Bertilimumab

Monoclonal antibody
- Type: Whole antibody
- Source: Human
- Target: CCL11 (eotaxin-1)

Clinical data
- ATC code: none;

Identifiers
- CAS Number: 375348-49-5;
- ChemSpider: none;
- UNII: 60879E4NED;

= Bertilimumab =

Chemical compound

Bertilimumab is a human monoclonal antibody that binds to eotaxin-1, an important regulator of overall eosinophil function.

It was discovered by Cambridge Antibody Technology using their phage display technology. Named CAT-213 during early discovery and development by CAT, it was to be used to treat severe allergic disorders.

In January 2007, CAT licensed the drug for treatment of allergy disorders to iCo Therapeutics Inc. iCo Therapeutics Inc. is a Vancouver-based reprofiling company focused on redosing or reformulating drugs with clinical history for new or expanded indications - a so-called 'search and development company'.

iCo Therapeutics Inc. renamed the drug from CAT-213 to iCo-008 and, at that stage, planned to initiate a Phase II clinical trial in patients with vernal keratoconjunctivitis.

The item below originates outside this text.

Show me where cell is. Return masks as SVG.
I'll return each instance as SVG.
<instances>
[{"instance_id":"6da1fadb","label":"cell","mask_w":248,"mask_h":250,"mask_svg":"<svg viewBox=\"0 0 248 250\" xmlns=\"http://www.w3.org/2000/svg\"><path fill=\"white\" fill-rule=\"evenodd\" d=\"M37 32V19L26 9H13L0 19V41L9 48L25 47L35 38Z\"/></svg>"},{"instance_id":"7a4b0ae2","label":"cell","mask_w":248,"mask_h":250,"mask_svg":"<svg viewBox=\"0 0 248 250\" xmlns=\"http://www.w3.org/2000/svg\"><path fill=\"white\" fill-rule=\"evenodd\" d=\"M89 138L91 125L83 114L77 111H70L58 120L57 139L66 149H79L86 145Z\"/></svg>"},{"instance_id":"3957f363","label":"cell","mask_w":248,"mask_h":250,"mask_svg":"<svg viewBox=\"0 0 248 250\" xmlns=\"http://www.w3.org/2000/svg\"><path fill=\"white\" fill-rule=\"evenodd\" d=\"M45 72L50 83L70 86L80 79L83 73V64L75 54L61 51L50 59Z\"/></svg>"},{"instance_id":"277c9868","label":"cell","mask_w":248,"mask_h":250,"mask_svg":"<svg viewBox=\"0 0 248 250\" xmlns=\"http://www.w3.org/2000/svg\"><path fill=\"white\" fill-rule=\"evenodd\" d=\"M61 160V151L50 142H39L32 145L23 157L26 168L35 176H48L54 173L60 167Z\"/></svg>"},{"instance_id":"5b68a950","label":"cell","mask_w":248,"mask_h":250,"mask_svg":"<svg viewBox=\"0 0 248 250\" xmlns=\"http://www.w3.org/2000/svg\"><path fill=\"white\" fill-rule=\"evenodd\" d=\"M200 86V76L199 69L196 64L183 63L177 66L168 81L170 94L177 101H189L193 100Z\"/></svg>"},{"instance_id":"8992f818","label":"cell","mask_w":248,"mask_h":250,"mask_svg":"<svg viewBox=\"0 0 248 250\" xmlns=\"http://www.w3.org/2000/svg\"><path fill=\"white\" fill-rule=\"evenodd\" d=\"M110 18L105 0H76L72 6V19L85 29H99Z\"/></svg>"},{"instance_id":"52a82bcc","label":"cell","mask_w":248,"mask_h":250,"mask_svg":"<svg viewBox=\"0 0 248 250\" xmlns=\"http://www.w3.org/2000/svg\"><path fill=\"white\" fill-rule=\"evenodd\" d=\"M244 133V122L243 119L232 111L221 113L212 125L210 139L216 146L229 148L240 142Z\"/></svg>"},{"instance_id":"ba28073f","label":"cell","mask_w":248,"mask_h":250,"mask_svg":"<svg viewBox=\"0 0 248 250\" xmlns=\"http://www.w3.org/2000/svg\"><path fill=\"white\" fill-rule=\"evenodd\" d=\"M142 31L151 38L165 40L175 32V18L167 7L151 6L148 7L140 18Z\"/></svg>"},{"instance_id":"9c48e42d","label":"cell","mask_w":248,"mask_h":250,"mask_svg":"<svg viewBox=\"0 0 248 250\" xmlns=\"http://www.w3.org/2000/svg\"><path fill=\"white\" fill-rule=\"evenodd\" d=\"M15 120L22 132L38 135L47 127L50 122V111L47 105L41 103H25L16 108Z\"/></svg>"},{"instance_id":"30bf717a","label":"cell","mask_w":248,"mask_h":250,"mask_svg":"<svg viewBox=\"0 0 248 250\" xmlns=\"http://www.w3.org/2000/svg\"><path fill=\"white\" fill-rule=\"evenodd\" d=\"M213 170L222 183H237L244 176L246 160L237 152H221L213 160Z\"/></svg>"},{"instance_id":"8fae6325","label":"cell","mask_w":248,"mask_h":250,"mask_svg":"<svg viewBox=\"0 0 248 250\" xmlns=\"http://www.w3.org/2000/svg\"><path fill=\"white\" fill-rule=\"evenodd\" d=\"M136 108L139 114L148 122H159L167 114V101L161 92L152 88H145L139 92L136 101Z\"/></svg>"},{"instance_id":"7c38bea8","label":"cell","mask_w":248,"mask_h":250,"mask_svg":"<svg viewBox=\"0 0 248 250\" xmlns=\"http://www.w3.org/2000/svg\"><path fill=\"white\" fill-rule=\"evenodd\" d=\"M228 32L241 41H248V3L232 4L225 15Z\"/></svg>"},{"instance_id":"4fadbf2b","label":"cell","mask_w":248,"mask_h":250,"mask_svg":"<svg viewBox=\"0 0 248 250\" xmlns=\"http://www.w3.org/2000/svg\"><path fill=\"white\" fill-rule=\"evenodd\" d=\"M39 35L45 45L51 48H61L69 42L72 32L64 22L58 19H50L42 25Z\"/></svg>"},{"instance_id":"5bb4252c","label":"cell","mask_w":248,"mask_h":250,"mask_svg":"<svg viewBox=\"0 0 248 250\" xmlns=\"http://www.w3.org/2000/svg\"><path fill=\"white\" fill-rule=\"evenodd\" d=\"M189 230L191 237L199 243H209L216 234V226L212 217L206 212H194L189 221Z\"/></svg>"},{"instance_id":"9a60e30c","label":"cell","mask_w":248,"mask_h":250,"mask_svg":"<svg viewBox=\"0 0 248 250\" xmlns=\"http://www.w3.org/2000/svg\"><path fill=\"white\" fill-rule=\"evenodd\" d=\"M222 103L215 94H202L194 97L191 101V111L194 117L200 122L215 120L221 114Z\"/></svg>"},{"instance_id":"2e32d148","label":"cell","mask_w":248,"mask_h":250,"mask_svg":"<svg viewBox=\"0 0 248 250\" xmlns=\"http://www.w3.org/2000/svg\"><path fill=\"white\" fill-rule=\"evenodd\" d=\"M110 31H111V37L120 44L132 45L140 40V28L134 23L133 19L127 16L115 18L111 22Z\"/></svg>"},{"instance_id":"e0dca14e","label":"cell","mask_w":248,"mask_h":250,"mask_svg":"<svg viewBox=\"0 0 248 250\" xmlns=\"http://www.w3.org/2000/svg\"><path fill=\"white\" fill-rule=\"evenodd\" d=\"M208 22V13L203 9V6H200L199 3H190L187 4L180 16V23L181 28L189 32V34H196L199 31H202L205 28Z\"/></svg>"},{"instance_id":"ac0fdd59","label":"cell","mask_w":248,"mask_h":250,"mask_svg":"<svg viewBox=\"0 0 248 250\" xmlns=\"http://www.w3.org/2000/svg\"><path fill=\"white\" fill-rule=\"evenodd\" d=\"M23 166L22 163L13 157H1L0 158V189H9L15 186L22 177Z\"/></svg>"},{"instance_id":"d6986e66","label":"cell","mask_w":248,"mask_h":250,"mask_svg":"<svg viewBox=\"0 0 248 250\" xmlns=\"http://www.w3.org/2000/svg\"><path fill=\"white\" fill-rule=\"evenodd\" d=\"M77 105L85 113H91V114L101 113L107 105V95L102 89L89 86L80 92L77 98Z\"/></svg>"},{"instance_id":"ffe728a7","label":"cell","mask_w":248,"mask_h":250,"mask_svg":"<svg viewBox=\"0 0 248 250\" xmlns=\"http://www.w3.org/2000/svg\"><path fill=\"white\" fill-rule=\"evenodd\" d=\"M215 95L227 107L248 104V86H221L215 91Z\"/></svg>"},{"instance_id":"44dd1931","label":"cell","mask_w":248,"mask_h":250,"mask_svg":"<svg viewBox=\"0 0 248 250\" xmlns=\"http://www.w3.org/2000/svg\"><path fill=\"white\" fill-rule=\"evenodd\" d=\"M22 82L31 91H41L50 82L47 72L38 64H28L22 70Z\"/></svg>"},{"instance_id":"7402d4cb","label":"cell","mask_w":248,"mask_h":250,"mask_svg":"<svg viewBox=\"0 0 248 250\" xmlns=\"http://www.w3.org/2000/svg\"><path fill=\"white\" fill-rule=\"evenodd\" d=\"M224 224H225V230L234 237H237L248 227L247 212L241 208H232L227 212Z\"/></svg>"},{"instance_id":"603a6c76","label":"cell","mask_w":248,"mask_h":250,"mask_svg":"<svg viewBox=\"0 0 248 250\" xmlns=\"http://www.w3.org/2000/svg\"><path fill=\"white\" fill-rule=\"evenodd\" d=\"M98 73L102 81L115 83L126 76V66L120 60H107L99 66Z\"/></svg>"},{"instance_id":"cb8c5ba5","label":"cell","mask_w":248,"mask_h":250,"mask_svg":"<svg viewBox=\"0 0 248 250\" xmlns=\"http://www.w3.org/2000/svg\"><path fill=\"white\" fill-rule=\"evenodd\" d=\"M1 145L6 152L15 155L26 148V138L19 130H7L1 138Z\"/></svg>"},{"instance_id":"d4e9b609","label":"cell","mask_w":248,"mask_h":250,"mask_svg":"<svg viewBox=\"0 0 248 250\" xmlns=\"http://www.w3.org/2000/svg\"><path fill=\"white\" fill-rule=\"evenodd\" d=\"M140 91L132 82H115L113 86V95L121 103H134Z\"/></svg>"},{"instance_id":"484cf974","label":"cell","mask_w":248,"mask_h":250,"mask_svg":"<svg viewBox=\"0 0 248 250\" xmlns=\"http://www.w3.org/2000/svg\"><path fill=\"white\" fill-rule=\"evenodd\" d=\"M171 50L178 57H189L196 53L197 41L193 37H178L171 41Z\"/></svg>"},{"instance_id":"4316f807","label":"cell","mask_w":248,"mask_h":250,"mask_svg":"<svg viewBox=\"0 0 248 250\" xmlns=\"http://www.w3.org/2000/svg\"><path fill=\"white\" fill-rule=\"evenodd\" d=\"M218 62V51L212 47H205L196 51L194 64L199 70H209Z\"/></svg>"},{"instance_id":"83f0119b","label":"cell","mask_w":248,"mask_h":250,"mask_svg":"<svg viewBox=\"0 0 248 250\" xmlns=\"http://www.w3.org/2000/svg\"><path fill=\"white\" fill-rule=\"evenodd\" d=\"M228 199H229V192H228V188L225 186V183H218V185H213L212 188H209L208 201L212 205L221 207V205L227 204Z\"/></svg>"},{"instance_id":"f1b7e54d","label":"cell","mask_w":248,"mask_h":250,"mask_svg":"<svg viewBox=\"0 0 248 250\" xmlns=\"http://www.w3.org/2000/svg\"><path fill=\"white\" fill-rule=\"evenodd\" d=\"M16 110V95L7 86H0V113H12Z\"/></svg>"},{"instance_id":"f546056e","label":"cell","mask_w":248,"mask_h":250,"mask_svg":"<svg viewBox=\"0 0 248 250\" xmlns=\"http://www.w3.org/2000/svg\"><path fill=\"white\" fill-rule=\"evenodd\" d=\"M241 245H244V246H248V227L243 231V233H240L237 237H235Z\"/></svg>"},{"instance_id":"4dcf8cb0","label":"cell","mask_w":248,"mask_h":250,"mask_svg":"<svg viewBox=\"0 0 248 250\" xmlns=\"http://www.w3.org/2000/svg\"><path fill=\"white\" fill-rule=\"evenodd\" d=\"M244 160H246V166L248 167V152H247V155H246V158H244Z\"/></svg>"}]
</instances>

In March 2008, iCo announced iCo-008 had been in 126 patients in Phase I and II clinical trials. The drug substance had been manufactured by Lonza, in its cGMP facilities in Slough, UK. Subsequently, iCo moved the drug substance to a fill-finish site for the final stage of manufacturing. iCo reported that the iCo-008 drug product was within specifications and contained a high antibody yield.